Both Ibañez and Diaz admit to drinking a lot of coffee, up to five or six cups a day. Yet they had no idea what sort of work was behind the production of what they drank.
“Also as a gastronomic ingredient – I think a lot more people are drinking coffee, especially in the North West in places like Seattle, Portland and Vancouver there are a lot of roasters. It is important for people to know the origin of their coffee crop, not just the finished product. If you know about your food you will drink better coffee,” adds Ibañez.
Then tragedy strikes in the film as a fungus destroys 70 per cent of the crop. Soon the Japanese company sell their chain restaurant and the co-op has to go back to the drawing board. The filmmakers said the struggle of making the film was to adapt to the change.
“We shot for a very long time –five years,” says Diaz.
They faced challenges with funding and filming was difficult, but Diaz says editing the footage was the hardest.
“We had to take all the footage and put it into a narrative we designed, but this is real life and we had to adapt to life sometimes,” says Diaz.
Diaz says that working on the movie taught the filmmakers patience, awareness of natural cycles and different ways of life.

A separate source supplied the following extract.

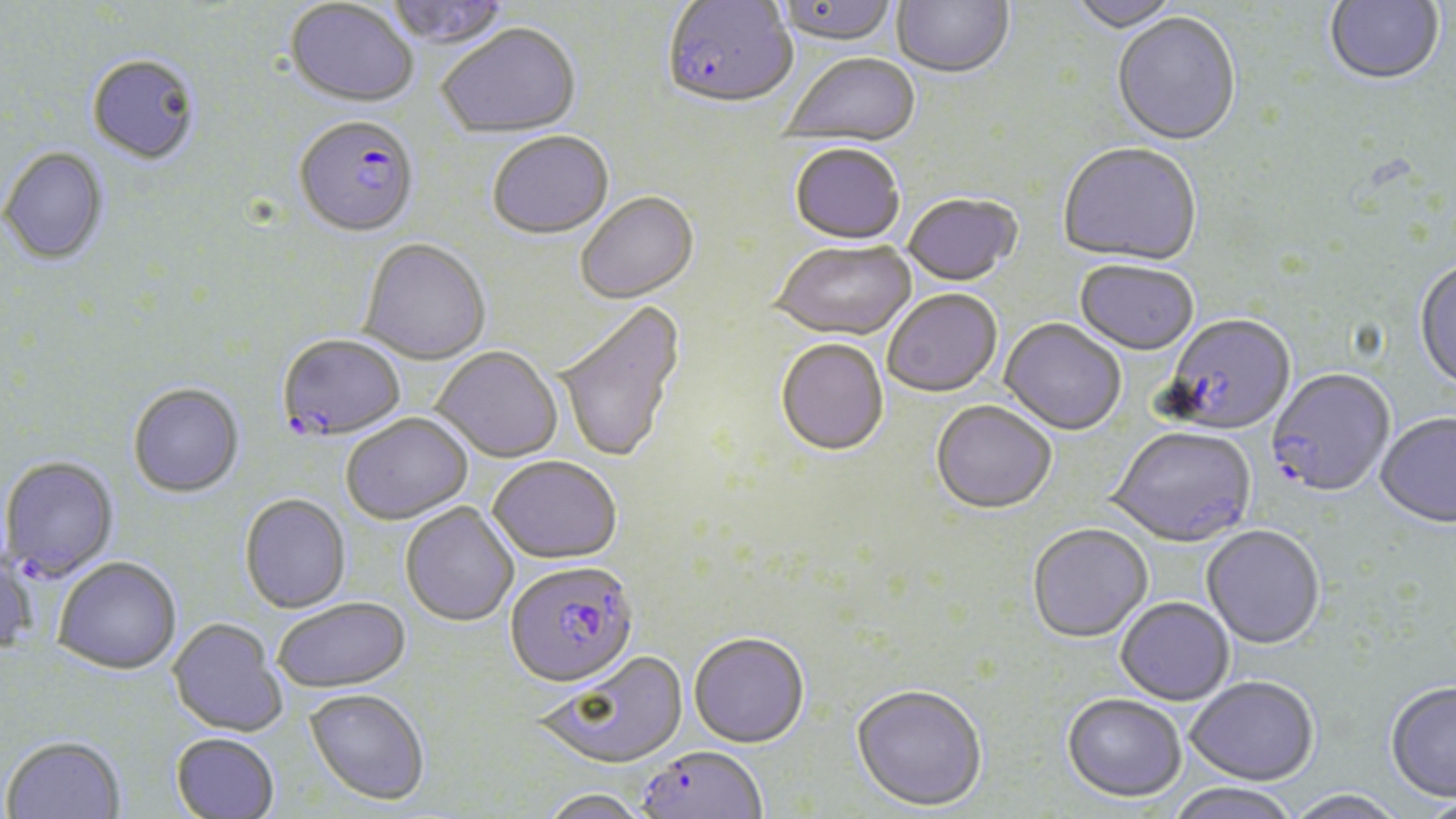 Approximate bounding boxes as named x1/y1/x2/y2 corners in pixels. Uninfected red blood cell locations: (x1=383, y1=0, x2=510, y2=51), (x1=891, y1=0, x2=1014, y2=82), (x1=1067, y1=0, x2=1185, y2=35), (x1=1325, y1=0, x2=1444, y2=87), (x1=285, y1=1, x2=418, y2=108), (x1=773, y1=1, x2=900, y2=50), (x1=1112, y1=15, x2=1242, y2=148), (x1=437, y1=25, x2=582, y2=140), (x1=86, y1=54, x2=200, y2=164), (x1=781, y1=54, x2=922, y2=149), (x1=487, y1=133, x2=614, y2=242), (x1=1058, y1=144, x2=1202, y2=268), (x1=789, y1=146, x2=905, y2=247), (x1=1, y1=148, x2=110, y2=267), (x1=575, y1=194, x2=700, y2=306), (x1=901, y1=195, x2=1022, y2=289), (x1=359, y1=240, x2=491, y2=366), (x1=770, y1=242, x2=918, y2=343), (x1=1414, y1=260, x2=1456, y2=393), (x1=1074, y1=262, x2=1198, y2=358), (x1=883, y1=291, x2=1002, y2=400), (x1=554, y1=300, x2=686, y2=467), (x1=999, y1=320, x2=1126, y2=437), (x1=775, y1=341, x2=889, y2=458), (x1=431, y1=347, x2=563, y2=463), (x1=127, y1=383, x2=245, y2=499), (x1=930, y1=402, x2=1057, y2=516), (x1=341, y1=414, x2=473, y2=525), (x1=1376, y1=414, x2=1456, y2=530), (x1=1107, y1=428, x2=1257, y2=549), (x1=488, y1=457, x2=622, y2=565), (x1=240, y1=493, x2=352, y2=614), (x1=401, y1=503, x2=520, y2=627), (x1=1027, y1=523, x2=1153, y2=643), (x1=1204, y1=523, x2=1327, y2=647), (x1=0, y1=555, x2=37, y2=657), (x1=54, y1=558, x2=182, y2=675), (x1=272, y1=597, x2=410, y2=693), (x1=1115, y1=597, x2=1234, y2=705), (x1=167, y1=618, x2=288, y2=737), (x1=689, y1=632, x2=810, y2=748), (x1=536, y1=652, x2=690, y2=770), (x1=1184, y1=676, x2=1319, y2=785), (x1=1385, y1=680, x2=1456, y2=803), (x1=851, y1=685, x2=988, y2=812), (x1=304, y1=688, x2=430, y2=805), (x1=1062, y1=693, x2=1187, y2=802), (x1=170, y1=732, x2=280, y2=818), (x1=2, y1=737, x2=125, y2=819), (x1=1164, y1=782, x2=1302, y2=819), (x1=537, y1=788, x2=651, y2=819), (x1=1282, y1=789, x2=1409, y2=819). Plasmodium falciparum-infected red blood cell locations: (x1=661, y1=1, x2=798, y2=113), (x1=294, y1=116, x2=419, y2=239), (x1=1161, y1=316, x2=1295, y2=437), (x1=276, y1=334, x2=406, y2=442), (x1=1266, y1=370, x2=1395, y2=499), (x1=1, y1=457, x2=119, y2=582), (x1=505, y1=563, x2=639, y2=692), (x1=636, y1=746, x2=768, y2=819). Slide-level diagnosis: Plasmodium falciparum. Captured at 1000x magnification. Light microscopy. May-Grünwald-Giemsa stain. Image is 1456×819 pixels. Thin blood film. Single field of view.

“When you work with food you have to be patient. You have to wait for the agronomical cycles and respect the way the people live. Since we lived with this co-op for four years, we wanted to tell their human story too. How to balance the information with the dramatic story-telling was a great challenge,” says Diaz.
The film has many messages Diaz and Ibañez hope to deliver to audiences, but there is one in particular the filmmakers hope stays with Vancouver audiences:
“Every coffee you purchase helps a certain system to prevail. We invest in the future we want and if you see not just the gastronomical side of it, but the faces and people whose lives are impacted by a one-dollar cup of coffee, not just the roasters and baristas, but the growers too.”